Artyom se secó el sudor frío de la frente y le apretó la mano aún más fuerte.

—Ay, Anka, ¿qué te has hecho…? ¿Y por quién? ¿Por ese fanfarrón, ese jugador de baloncesto fracasado?

—Por favor, no me lo recuerdes —suplicó ella, cerrando los ojos—. Si tan solo pudieras oír las dulces y melosas palabras con las que me enamoró, los castillos de arena que construía…

—Hablé con tu madre ayer —dijo Artyom con firmeza—. Intuye que no me lo estás contando todo y está muy preocupada por ti. Déjame llamarla ahora. Deja que venga a verte. Ya no puedes ocultarlo.

Anna negó con la cabeza con temor al principio, luego rompió a llorar de nuevo, esta vez no de desesperación, sino de alivio.

«O tal vez sea cierto… Es mejor que me vea aquí, conectada a un gotero, viva, a que me reconozca en la morgue con mi famosa, “famosa” chaqueta de plumas que él me regaló una vez…»

Una hora después, Veronika Petrovna ya estaba junto a su hija. La abrazó, sollozando como quien llora sobre un muerto, acariciando sus hombros temblorosos y asustados, y murmurando entre lágrimas:

«Hija mía, hija mía, perdóname por no haberte cuidado, por no haberte protegido…»

Anna, a su vez, acariciaba su cabello canoso por el dolor mientras su madre, entre sollozos, murmuraba con cansancio:

«No, mamá, por favor, no, estoy viva, todo está bien…»

Pasaron dos semanas de alimentación reforzada, casi forzada, paseos tranquilos por el jardín del hospital al aire libre y terapia intensiva con vitaminas. Anna había mejorado notablemente en apariencia; su figura se había vuelto más esbelta, aquellos adorables hoyuelos de su infancia habían reaparecido en sus mejillas, los moretones y las marcas de cansancio habían desaparecido por completo de su rostro, y sus labios lucían un saludable color rosado natural.
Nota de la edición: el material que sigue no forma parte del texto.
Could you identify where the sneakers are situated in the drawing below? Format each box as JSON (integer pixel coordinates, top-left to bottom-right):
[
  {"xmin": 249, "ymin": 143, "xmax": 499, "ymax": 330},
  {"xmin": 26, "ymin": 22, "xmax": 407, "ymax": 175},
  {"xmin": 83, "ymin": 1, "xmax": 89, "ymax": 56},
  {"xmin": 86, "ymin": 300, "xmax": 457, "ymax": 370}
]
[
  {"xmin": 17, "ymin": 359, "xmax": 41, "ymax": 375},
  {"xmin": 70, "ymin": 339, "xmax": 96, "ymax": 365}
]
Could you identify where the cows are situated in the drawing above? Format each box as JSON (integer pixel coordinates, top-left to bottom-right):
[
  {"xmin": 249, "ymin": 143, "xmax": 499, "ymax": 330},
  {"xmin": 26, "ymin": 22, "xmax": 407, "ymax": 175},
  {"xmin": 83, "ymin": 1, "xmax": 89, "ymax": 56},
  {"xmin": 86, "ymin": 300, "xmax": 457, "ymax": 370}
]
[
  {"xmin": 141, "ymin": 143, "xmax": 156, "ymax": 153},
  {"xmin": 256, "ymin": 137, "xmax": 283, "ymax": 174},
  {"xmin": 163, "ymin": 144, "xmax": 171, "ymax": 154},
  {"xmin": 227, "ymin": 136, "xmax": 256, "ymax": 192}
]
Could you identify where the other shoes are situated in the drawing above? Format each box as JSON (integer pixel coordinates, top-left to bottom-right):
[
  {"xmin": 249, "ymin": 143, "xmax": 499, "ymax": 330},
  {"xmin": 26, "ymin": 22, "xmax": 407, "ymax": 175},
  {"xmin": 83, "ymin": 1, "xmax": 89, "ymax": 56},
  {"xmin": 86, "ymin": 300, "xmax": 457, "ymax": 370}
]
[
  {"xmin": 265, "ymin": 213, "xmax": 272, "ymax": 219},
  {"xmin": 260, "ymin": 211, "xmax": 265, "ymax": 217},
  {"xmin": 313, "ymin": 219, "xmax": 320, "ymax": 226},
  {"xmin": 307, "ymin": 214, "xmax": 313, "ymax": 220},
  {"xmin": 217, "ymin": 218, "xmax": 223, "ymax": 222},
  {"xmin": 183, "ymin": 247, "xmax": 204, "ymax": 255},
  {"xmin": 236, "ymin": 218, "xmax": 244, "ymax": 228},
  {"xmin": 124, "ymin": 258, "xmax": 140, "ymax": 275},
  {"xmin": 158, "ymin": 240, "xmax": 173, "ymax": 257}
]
Un día, al pasar frente a su habitación, Dmitry Valentinovich incluso silbó sorprendido:

«¡Vaya, qué bellezas tenemos aquí! ¡Parece una modelo de revista!»

Pero Artyom lo interrumpió de inmediato, bloqueando la puerta:

«Discúlpame, Dmitry Valentinovich, te mentí aquella vez. Anna no es mi hermana, sino mi futura esposa. Así que, por favor, pasa de largo, no avergüences a mi prometida», dijo con firmeza, mirando a su jefe directamente a los ojos.
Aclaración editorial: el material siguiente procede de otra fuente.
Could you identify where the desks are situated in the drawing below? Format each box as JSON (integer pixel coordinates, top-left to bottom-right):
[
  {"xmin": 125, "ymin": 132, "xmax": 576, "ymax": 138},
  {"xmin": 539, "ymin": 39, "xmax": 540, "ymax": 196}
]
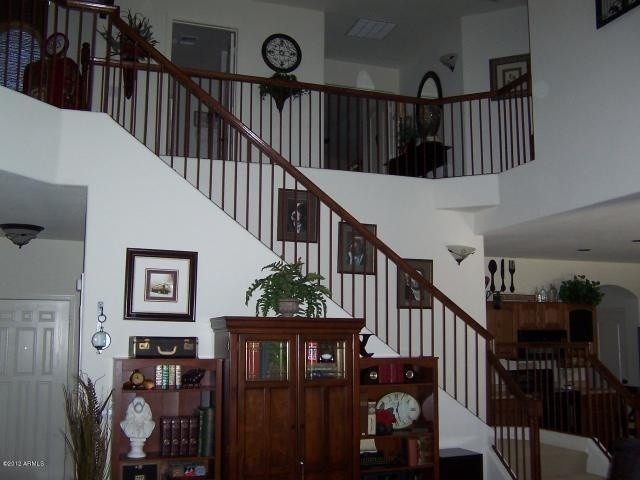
[{"xmin": 384, "ymin": 138, "xmax": 454, "ymax": 177}]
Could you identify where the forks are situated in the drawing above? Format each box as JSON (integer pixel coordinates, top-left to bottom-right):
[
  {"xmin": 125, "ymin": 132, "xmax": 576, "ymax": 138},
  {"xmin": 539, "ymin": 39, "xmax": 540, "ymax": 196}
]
[{"xmin": 509, "ymin": 259, "xmax": 515, "ymax": 292}]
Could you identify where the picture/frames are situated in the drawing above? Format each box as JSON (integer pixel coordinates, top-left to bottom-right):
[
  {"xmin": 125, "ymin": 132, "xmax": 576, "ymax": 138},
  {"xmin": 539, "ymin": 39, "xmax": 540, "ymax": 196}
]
[
  {"xmin": 124, "ymin": 248, "xmax": 198, "ymax": 322},
  {"xmin": 489, "ymin": 53, "xmax": 531, "ymax": 101},
  {"xmin": 337, "ymin": 219, "xmax": 379, "ymax": 276},
  {"xmin": 595, "ymin": 0, "xmax": 640, "ymax": 30},
  {"xmin": 396, "ymin": 257, "xmax": 435, "ymax": 309},
  {"xmin": 277, "ymin": 188, "xmax": 322, "ymax": 245}
]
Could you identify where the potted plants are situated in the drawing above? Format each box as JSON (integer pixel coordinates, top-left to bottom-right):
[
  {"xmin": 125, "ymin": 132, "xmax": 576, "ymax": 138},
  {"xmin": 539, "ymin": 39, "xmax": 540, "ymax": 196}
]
[
  {"xmin": 560, "ymin": 272, "xmax": 605, "ymax": 305},
  {"xmin": 101, "ymin": 5, "xmax": 161, "ymax": 98},
  {"xmin": 244, "ymin": 255, "xmax": 332, "ymax": 320}
]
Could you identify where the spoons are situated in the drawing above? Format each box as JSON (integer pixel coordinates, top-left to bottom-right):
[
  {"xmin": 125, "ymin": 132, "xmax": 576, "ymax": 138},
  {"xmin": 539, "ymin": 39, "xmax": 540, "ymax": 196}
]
[{"xmin": 488, "ymin": 259, "xmax": 498, "ymax": 293}]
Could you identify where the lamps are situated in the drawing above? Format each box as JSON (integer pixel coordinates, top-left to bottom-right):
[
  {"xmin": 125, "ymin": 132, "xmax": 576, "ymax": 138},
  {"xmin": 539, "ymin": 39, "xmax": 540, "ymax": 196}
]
[
  {"xmin": 440, "ymin": 52, "xmax": 458, "ymax": 72},
  {"xmin": 260, "ymin": 70, "xmax": 310, "ymax": 110},
  {"xmin": 1, "ymin": 222, "xmax": 47, "ymax": 251},
  {"xmin": 445, "ymin": 243, "xmax": 476, "ymax": 265}
]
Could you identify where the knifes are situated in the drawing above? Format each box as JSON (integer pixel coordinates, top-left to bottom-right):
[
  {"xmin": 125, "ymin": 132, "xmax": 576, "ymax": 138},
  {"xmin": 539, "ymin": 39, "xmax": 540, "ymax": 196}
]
[{"xmin": 500, "ymin": 259, "xmax": 507, "ymax": 291}]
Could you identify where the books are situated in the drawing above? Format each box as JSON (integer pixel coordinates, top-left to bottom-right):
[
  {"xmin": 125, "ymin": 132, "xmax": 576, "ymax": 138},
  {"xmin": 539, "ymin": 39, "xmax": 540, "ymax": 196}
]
[{"xmin": 156, "ymin": 363, "xmax": 215, "ymax": 457}]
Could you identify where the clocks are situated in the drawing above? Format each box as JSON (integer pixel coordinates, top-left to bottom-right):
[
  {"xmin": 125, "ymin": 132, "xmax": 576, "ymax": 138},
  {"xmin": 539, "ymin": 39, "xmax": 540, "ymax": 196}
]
[{"xmin": 376, "ymin": 390, "xmax": 423, "ymax": 431}]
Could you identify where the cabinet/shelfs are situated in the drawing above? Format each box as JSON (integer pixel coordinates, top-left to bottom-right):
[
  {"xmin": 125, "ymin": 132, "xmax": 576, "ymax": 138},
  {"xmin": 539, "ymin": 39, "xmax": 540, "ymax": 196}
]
[
  {"xmin": 514, "ymin": 303, "xmax": 567, "ymax": 331},
  {"xmin": 210, "ymin": 314, "xmax": 367, "ymax": 480},
  {"xmin": 358, "ymin": 356, "xmax": 441, "ymax": 479},
  {"xmin": 487, "ymin": 300, "xmax": 518, "ymax": 358},
  {"xmin": 558, "ymin": 304, "xmax": 599, "ymax": 369},
  {"xmin": 110, "ymin": 356, "xmax": 226, "ymax": 480}
]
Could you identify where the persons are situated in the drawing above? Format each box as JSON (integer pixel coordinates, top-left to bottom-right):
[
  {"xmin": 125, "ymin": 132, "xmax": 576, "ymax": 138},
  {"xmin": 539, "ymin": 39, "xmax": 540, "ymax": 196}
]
[
  {"xmin": 407, "ymin": 270, "xmax": 424, "ymax": 301},
  {"xmin": 345, "ymin": 237, "xmax": 364, "ymax": 265}
]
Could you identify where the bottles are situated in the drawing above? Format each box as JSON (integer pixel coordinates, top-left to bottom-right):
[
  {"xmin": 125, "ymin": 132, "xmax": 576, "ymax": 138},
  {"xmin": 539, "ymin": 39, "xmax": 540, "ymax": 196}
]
[{"xmin": 535, "ymin": 284, "xmax": 558, "ymax": 302}]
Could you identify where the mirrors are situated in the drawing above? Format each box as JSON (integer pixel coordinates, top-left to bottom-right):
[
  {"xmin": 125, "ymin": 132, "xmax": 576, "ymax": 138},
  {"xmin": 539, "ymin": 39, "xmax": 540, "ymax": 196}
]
[{"xmin": 415, "ymin": 70, "xmax": 443, "ymax": 137}]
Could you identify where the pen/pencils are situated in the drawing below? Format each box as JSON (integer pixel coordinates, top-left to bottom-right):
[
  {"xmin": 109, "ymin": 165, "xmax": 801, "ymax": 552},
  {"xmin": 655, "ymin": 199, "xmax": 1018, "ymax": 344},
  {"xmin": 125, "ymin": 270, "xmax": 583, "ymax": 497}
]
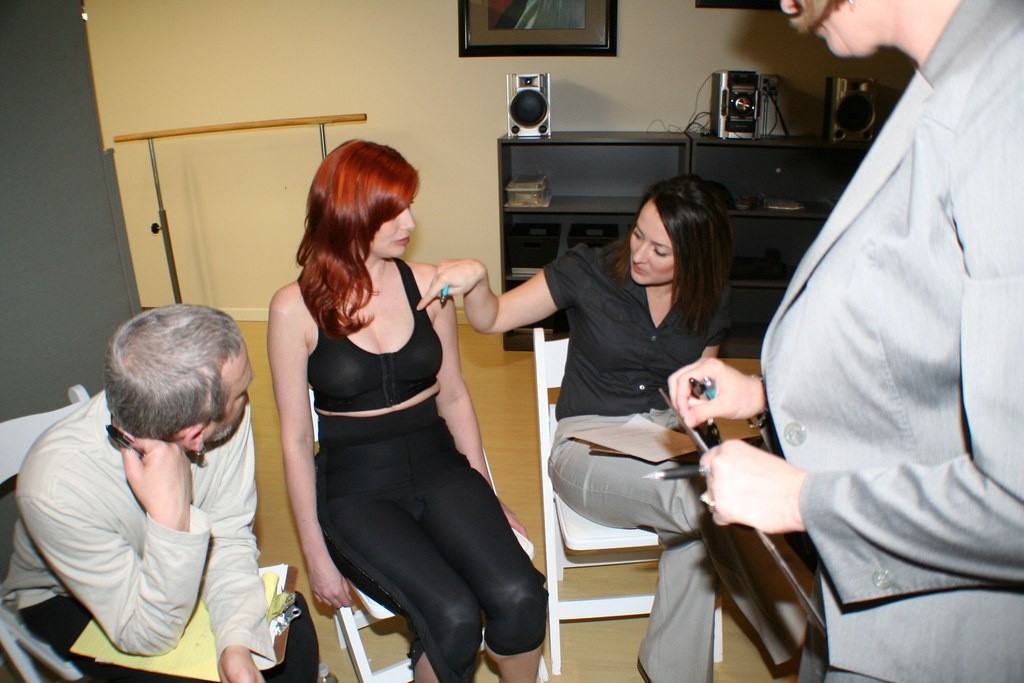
[
  {"xmin": 441, "ymin": 286, "xmax": 449, "ymax": 303},
  {"xmin": 106, "ymin": 425, "xmax": 144, "ymax": 458},
  {"xmin": 704, "ymin": 376, "xmax": 716, "ymax": 400},
  {"xmin": 640, "ymin": 466, "xmax": 708, "ymax": 481},
  {"xmin": 689, "ymin": 378, "xmax": 709, "ymax": 400}
]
—Oh —suspiró el doctor, pero con una sonrisa—, ¡qué pandilla de jóvenes tenemos hoy en día! Siempre metidos en líos, fastidiándose unos a otros. Bueno, bueno, bueno, que te mejores —y siguió con lo suyo.
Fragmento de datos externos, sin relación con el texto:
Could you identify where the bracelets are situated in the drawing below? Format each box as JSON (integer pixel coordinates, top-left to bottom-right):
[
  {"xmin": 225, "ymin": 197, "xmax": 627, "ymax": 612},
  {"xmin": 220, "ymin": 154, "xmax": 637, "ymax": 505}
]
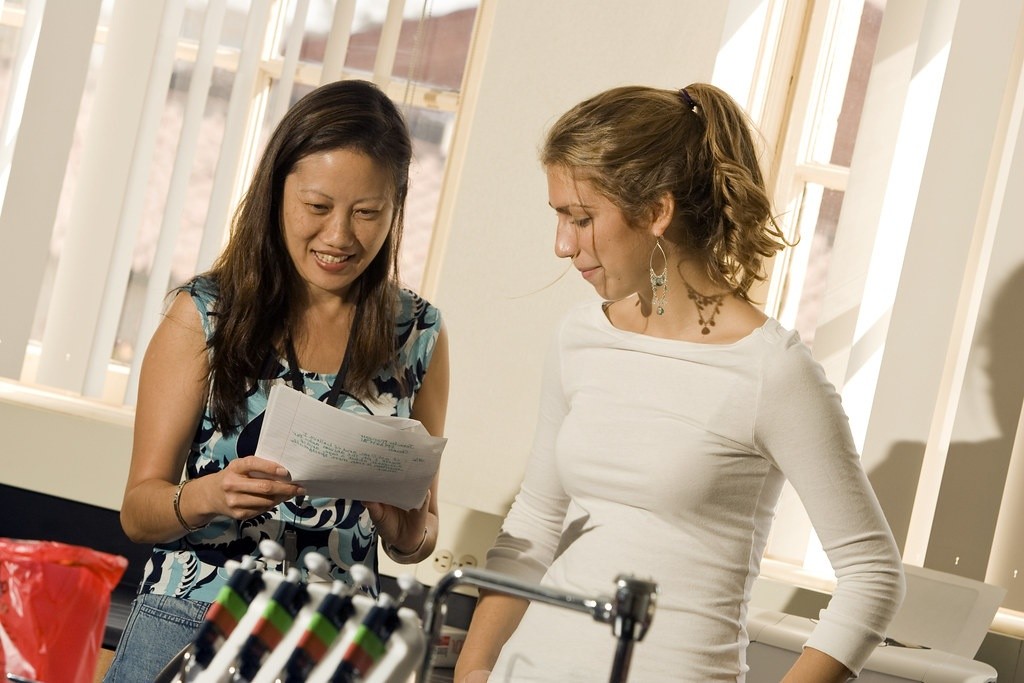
[
  {"xmin": 174, "ymin": 480, "xmax": 210, "ymax": 532},
  {"xmin": 387, "ymin": 527, "xmax": 428, "ymax": 558}
]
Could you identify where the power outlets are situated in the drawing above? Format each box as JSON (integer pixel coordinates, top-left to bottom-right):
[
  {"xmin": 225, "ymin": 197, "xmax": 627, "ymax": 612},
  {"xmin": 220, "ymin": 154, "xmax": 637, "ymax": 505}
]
[{"xmin": 429, "ymin": 550, "xmax": 477, "ymax": 575}]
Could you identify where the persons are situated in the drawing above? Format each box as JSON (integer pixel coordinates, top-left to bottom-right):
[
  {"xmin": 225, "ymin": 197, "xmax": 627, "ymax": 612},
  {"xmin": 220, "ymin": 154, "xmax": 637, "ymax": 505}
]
[
  {"xmin": 102, "ymin": 80, "xmax": 449, "ymax": 683},
  {"xmin": 451, "ymin": 83, "xmax": 906, "ymax": 683}
]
El día de su alta, Anna, caminando por el largo pasillo del hospital con el enorme ramo de rosas que le había regalado Artyom, sonreía radiante y agradecida a cada médico, enfermera y celador que se encontraba, dándoles las gracias de corazón y despidiéndose.

Los trabajadores de la morgue, fumando junto a la salida trasera, al verla tan animada y radiante, se quitaron las gorras con respeto y la saludaron. Luego intercambiaron miradas de silenciosa sorpresa, pero ella no lo vio ni lo oyó. Caminó a casa de la mano de Artyom y, por primera vez en varios años largos y dolorosos, deseó vivir con todas sus fuerzas. Y no solo existir, sino vivir de verdad, amar y ser inmensamente amada, porque esta mañana Artyom, su amigo de la infancia, le pidió que se casara con él, y ella, llorando de felicidad, dijo el tan esperado “sí”.